The Z-value is a test statistic for Wald tests that measures the ratio between the coefficient and its standard error.
Minitab uses the Z-value to calculate the p-value, which you use to make a decision about the statistical significance of the terms and the model. The Wald test is accurate when the sample size is large enough that the distribution of the sample coefficients follows a normal distribution.
A Z-value that is sufficiently far from 0 indicates that the coefficient estimate is both large and precise enough to be statistically different from 0. Conversely, a Z-value that is close to 0 indicates that the coefficient estimate is too small or too imprecise to be certain that the term has an effect on the response.
The tests in the Deviance table are likelihood ratio tests. The test in the expanded display of the Coefficients table are Wald approximation tests. The likelihood ratio tests are more accurate for small samples than the Wald approximation tests.
The p-value is a probability that measures the evidence against the null hypothesis. Lower probabilities provide stronger evidence against the null hypothesis.
The tests in the Deviance table are likelihood ratio tests. The test in the expanded display of the Coefficients table are Wald approximation tests. The likelihood ratio tests are more accurate for small samples than the Wald approximation tests.
To determine whether a coefficient is statistically different from 0, compare the p-value for the term to your significance level to assess the null hypothesis. The null hypothesis is that the coefficient equals 0, which implies that there is no association between the term and the response.
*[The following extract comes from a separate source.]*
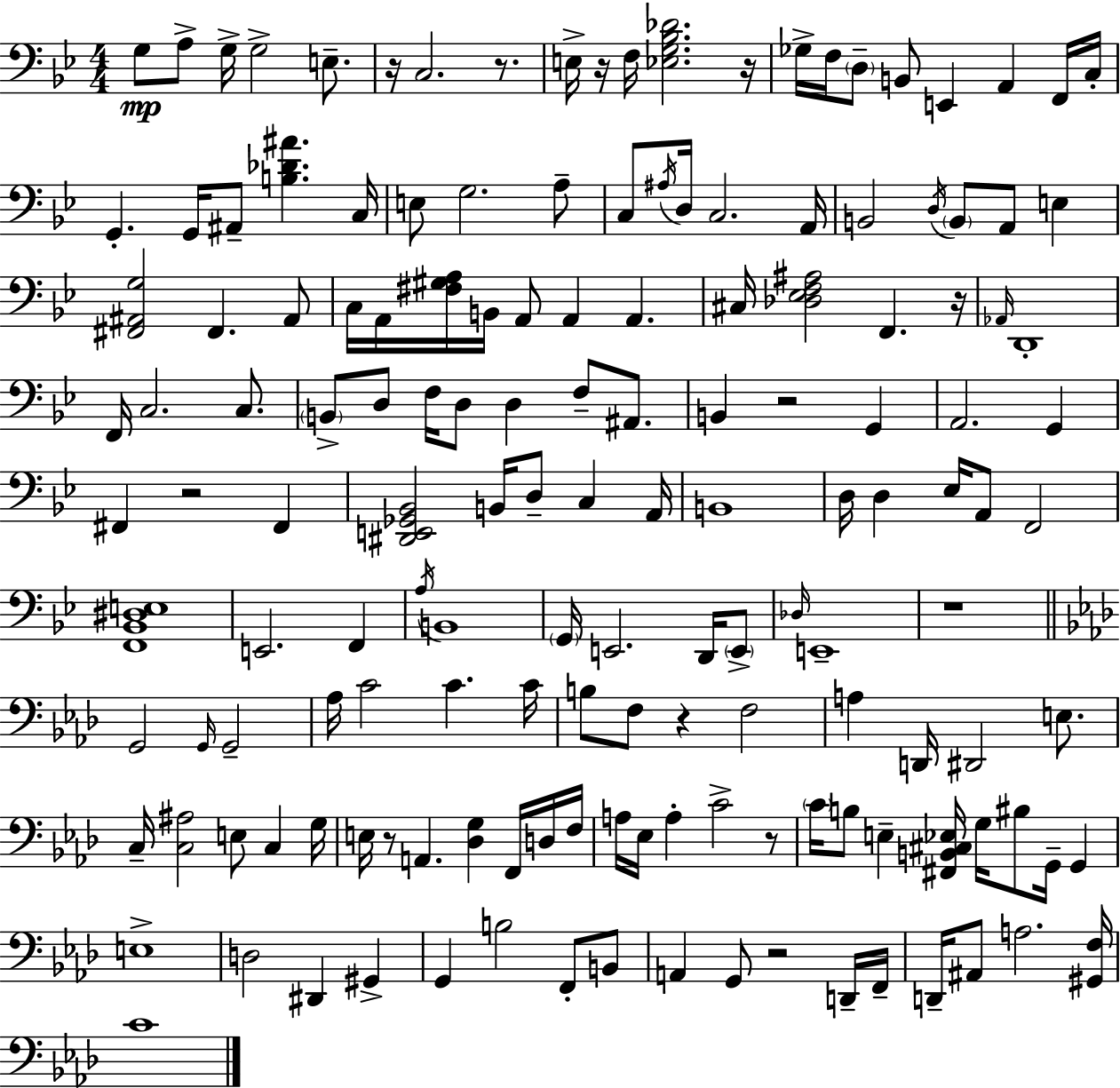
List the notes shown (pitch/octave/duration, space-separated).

G3/e A3/e G3/s G3/h E3/e. R/s C3/h. R/e. E3/s R/s F3/s [Eb3,G3,Bb3,Db4]/h. R/s Gb3/s F3/s D3/e B2/e E2/q A2/q F2/s C3/s G2/q. G2/s A#2/e [B3,Db4,A#4]/q. C3/s E3/e G3/h. A3/e C3/e A#3/s D3/s C3/h. A2/s B2/h D3/s B2/e A2/e E3/q [F#2,A#2,G3]/h F#2/q. A#2/e C3/s A2/s [F#3,G#3,A3]/s B2/s A2/e A2/q A2/q. C#3/s [Db3,Eb3,F3,A#3]/h F2/q. R/s Ab2/s D2/w F2/s C3/h. C3/e. B2/e D3/e F3/s D3/e D3/q F3/e A#2/e. B2/q R/h G2/q A2/h. G2/q F#2/q R/h F#2/q [D#2,E2,Gb2,Bb2]/h B2/s D3/e C3/q A2/s B2/w D3/s D3/q Eb3/s A2/e F2/h [F2,Bb2,D#3,E3]/w E2/h. F2/q A3/s B2/w G2/s E2/h. D2/s E2/e Db3/s E2/w R/w G2/h G2/s G2/h Ab3/s C4/h C4/q. C4/s B3/e F3/e R/q F3/h A3/q D2/s D#2/h E3/e. C3/s [C3,A#3]/h E3/e C3/q G3/s E3/s R/e A2/q. [Db3,G3]/q F2/s D3/s F3/s A3/s Eb3/s A3/q C4/h R/e C4/s B3/e E3/q [F#2,B2,C#3,Eb3]/s G3/s BIS3/e G2/s G2/q E3/w D3/h D#2/q G#2/q G2/q B3/h F2/e B2/e A2/q G2/e R/h D2/s F2/s D2/s A#2/e A3/h. [G#2,F3]/s C4/w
Usually, a significance level (denoted as α or alpha) of 0.05 works well. A significance level of 0.05 indicates a 5% risk of concluding that the coefficient is not 0 when it is.
The logit link provides the most natural interpretation of the estimated coefficients and is therefore the default link in Minitab. The interpretation uses the fact that the odds of a reference event are P(event)/P(not event) and assumes that the other predictors remain constant. The greater the log odds, the more likely the reference event is. Therefore, positive coefficients indicate that the event becomes more likely and negative coefficients indicate that the event becomes less likely. A summary of interpretations for different types of factors follows.
The variance inflation factor (VIF) indicates how much the variance of a coefficient is inflated due to correlations among the predictors in the model.
Use the VIF to describe how much multicollinearity (which is correlation between predictors) exists in a model. All the VIF values are 1 in most factorial designs, which indicates the predictors have no multicollinearity. The absence of multicollinearity simplifies the determination of statistical significance. The inclusion of covariates in the model and the occurrence of botched runs during data collection are two common ways that VIF values increase, which complicates the interpretation of statistical significance. Also for binary responses, the VIF values are often greater than 1.
VIF | Status of predictor |
---|---|
VIF = 1 | Not correlated |
1 < VIF < 5 | Moderately correlated |
VIF > 5 | Highly correlated |
Be cautious when you use statistical significance to choose terms to remove from a model in the presence of multicollinearity. Add and remove only one term at a time from the model. Monitor changes in the model summary statistics, as well as the tests of statistical significance, as you change the model.